The U.S. Air Force’s
F-35A will fly its first aerial demonstration at the Paris Air Show this year, with
Lockheed Martin pilots performing aerobatics in the skies above Le Bourget Airport.
Just one month out from the start of Europe's largest aerospace showcase, which runs June 19-25, plans are finally coming together for the F-35's debut appearance at the event. The demo is an unexpected twist; last year during the F-35A’s appearance at the Royal International Air Tattoo in the U.K., pilots from the Air Force’s F-35 Heritage Flight Team flew only straight-pass flyovers alongside the
F-22 Raptor.
The demonstration will showcase the maneuverability of Lockheed’s fifth-generation fighter, and perhaps lay to rest claims that the F-35 cannot match some fourth-generation aircraft in power and performance. The Joint Strike Fighter’s maneuverability was famously called into question in July 2015, when a blogger got his hands on a report in which the aircraft was outclassed by the
F-16 in mock aerial combat.
The news of the upcoming performance also adds fuel to rumors that the F-35 may eventually replace the F-16 in the Air Force Thunderbirds, the service’s premier aerobatic team since 1953.
Lockheed pilots will conduct the demonstration, but Air Force pilots may fly the fighters across the Atlantic for the show, according to the service.
It is still not clear whether the demo will include one or two F-35s, or whether either will appear in the static park at Le Bourget. The Air Force will send two F-35As to the show, according to Col. David Lyons, commander of the 388th Fighter Wing at Hill AFB, Utah.
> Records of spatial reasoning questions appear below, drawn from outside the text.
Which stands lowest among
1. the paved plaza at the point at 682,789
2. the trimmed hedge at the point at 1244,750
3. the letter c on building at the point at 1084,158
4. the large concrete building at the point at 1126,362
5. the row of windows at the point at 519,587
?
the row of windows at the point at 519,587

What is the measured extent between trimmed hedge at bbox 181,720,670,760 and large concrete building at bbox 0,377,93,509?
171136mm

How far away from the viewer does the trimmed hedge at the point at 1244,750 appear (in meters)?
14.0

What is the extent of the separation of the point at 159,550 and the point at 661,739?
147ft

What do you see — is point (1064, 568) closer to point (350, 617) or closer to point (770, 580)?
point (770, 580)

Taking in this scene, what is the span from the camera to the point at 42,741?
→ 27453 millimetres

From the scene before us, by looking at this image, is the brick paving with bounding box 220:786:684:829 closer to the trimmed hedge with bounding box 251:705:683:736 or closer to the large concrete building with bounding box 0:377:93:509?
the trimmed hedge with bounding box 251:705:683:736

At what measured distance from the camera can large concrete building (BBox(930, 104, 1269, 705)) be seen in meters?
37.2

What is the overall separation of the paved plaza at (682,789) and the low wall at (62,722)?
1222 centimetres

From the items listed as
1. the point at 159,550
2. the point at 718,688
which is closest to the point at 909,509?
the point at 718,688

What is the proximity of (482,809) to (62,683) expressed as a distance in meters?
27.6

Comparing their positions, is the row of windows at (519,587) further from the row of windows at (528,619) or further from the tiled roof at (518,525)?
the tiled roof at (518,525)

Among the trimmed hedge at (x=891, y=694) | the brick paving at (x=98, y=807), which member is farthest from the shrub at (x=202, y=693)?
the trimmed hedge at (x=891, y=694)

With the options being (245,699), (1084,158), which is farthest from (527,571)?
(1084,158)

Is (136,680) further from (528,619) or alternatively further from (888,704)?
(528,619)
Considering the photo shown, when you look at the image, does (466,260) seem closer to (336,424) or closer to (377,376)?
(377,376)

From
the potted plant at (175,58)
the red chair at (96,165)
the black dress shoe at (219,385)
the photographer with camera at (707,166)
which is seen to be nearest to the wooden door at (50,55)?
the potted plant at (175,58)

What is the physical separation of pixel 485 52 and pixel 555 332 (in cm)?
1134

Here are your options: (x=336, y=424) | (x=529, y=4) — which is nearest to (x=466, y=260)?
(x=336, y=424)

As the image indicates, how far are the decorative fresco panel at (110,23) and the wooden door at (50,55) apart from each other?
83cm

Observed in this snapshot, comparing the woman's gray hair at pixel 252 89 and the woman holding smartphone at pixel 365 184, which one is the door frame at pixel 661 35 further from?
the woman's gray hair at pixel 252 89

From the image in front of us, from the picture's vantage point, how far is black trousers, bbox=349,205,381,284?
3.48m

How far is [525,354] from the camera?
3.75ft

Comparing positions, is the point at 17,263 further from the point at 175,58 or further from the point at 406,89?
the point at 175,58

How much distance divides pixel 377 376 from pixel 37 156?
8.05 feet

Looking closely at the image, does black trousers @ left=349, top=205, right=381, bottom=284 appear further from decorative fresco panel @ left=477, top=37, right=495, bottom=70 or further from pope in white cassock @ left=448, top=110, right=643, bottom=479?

One will be from Hill, and the other will be from Luke AFB, Arizona, where the Air Force trains its F-35 pilots and maintainers, Lyons said during a May 17 conference call.
The Air Force does not yet have an F-35 demonstration profile for air shows due to the limited number of aircraft, pilots and maintenance professionals, service spokesman Capt. Mark Graff said. The service plans to develop and perform F-35 aerial demonstrations – akin to performances by the Air Force Thunderbirds and F-22 Raptor Demonstration Team – beginning in 2018, building on lessons learned from the performance at Paris, he said.
Lockheed, on the other hand, has been developing an F-35 demonstration profile for some time, and the pilots will now begin practicing the routine at the company’s F-35 production facility in Fort Worth, Texas, according to company spokesman Mike Rein.
“While we look forward to demonstrating the unparalleled maneuverability of the F-35 to the world, we remain singularly focused on bringing the full combat capability of the F-35 to our nation,” Graff said. “We will build our demonstration profile based on the experiences and lessons learned from F-35 participation in other air shows and the Lockheed Martin demonstration at the 2017 Paris Air Show.”
The appearance will mark the F-35A’s second trip across the pond in just more than two months. Eight F-35As from the Air Force’s 34th Fighter Squadron and the Air Force Reserve’s 419th Fighter Squadron based at Hill just arrived home after almost a month in Europe. They were conducting training missions with NATO allies as part of the European Reassurance Initiative. The F-35s, temporarily based at
RAF Lakenheath, England, flew to Estonia and Bulgaria during the deployment.
The successful Europe deployment was “a major stepping-stone” in the run-up to taking the F-35A into combat for the first time, should the squadron be required to do so, Lyons said.
“Now we know that we can take the F-35 and all the equipment and we can go wherever we want to go in the world and be bedded down,” Lyons said.
During the trip, the F-35 flew 80 out of a planned 84 sorties, with just four lost for maintenance-related issues. The team was able to repair those aircraft using parts in the deployable spares package they brought on the trip, Lyons said.
Overall for the deployment, the mission capable rate was 87.5%—not perfect, but better than the F-16s currently flying in Spain, which clock in at 75% mission capable.
The team had no issues with the deployable Autonomic Logistics Information System (ALIS), the F-35’s internal logistics system designed to electronically track each part of each aircraft, Lyons noted.
“That really was at the end of the day one of the biggest objectives of the deployment was to prove that we could take the spares package, the ALIS, the personnel, the jets, all of the logistics train that goes along with this deployment,” Lyons said. “The greatest compliment was how routine this deployment felt.”